Please set the lines down again exactly, from the top of the entries through the line that contains "New Zealand, site RKU_CCAMC025.".

Start of RECORD EXTRACTS

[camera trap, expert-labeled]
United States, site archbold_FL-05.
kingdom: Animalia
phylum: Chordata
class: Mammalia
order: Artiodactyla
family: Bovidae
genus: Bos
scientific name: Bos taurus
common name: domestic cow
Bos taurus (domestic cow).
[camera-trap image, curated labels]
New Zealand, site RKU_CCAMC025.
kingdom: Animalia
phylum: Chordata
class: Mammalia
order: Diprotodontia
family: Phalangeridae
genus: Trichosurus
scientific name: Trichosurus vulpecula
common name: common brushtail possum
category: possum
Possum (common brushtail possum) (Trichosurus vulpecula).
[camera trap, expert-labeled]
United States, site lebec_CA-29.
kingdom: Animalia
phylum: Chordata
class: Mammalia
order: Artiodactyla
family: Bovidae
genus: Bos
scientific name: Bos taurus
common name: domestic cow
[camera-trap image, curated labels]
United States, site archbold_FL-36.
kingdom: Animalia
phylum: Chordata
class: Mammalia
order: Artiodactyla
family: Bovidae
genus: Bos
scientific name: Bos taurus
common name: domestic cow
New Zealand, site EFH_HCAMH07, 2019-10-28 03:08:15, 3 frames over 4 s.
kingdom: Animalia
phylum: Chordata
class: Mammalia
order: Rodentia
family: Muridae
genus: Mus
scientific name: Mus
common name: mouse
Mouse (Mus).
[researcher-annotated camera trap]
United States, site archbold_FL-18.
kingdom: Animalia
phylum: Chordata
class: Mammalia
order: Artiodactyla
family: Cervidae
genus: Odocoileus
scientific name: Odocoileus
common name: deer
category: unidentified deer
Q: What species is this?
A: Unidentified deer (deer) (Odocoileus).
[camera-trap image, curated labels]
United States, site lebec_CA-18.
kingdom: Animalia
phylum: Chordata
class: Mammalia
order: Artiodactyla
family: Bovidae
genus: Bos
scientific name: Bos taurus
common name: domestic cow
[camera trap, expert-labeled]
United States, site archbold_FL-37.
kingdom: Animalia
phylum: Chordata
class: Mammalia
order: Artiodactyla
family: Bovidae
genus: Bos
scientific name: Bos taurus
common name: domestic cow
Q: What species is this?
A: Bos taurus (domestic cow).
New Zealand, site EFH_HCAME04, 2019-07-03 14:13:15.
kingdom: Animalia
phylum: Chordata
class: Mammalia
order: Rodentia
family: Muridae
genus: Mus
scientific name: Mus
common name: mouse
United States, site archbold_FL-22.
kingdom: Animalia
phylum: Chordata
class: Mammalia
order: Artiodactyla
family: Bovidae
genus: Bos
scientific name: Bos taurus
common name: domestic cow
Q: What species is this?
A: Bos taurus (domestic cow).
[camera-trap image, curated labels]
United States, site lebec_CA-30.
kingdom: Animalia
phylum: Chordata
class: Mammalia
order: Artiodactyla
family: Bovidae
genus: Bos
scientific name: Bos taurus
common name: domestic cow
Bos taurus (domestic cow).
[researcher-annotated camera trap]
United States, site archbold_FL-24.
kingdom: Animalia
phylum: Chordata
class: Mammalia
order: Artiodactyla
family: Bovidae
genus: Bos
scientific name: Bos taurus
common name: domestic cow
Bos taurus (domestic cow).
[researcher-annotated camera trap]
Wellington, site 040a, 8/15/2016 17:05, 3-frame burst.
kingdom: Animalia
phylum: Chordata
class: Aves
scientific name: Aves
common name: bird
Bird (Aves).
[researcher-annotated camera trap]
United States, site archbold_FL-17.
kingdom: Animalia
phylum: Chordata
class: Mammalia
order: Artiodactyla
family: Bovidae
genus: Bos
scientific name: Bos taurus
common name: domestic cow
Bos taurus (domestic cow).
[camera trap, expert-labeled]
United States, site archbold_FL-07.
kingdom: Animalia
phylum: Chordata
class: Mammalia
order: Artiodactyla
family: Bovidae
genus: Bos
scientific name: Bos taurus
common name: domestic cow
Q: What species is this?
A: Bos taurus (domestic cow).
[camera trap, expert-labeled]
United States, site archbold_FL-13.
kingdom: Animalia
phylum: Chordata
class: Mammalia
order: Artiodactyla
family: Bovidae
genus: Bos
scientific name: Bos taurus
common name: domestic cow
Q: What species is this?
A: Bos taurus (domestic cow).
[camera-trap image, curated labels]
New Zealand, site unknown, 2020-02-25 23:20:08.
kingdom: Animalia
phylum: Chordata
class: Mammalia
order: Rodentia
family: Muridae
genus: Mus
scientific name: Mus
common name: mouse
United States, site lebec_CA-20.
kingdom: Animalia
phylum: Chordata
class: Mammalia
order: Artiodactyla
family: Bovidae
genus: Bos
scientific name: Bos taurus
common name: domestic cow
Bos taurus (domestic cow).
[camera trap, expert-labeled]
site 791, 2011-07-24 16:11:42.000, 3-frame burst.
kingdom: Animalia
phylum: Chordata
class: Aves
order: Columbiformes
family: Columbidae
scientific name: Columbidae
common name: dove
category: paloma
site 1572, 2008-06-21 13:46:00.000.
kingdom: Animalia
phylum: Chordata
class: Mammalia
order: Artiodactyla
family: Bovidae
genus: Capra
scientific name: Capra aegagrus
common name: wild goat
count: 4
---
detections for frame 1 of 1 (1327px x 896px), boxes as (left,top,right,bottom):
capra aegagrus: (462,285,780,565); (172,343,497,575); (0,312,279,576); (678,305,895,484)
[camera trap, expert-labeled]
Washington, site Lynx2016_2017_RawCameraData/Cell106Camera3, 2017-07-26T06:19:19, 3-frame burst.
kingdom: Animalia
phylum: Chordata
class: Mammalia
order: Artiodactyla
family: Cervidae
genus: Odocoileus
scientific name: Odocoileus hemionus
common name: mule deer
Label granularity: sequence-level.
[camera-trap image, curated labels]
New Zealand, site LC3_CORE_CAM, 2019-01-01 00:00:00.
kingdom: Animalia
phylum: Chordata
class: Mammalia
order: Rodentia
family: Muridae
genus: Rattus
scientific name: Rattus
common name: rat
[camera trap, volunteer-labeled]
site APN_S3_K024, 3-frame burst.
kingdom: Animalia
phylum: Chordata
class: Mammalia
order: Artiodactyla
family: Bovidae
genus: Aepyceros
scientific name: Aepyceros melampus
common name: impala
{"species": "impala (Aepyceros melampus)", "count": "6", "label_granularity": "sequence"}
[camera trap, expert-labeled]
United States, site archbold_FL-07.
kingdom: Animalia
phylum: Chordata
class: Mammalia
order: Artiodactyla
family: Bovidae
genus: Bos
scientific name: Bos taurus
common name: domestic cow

End of RECORD EXTRACTS

◆ RESULT BELOW
[camera trap, expert-labeled]
United States, site archbold_FL-05.
kingdom: Animalia
phylum: Chordata
class: Mammalia
order: Artiodactyla
family: Bovidae
genus: Bos
scientific name: Bos taurus
common name: domestic cow
Bos taurus (domestic cow).
[camera-trap image, curated labels]
New Zealand, site RKU_CCAMC025.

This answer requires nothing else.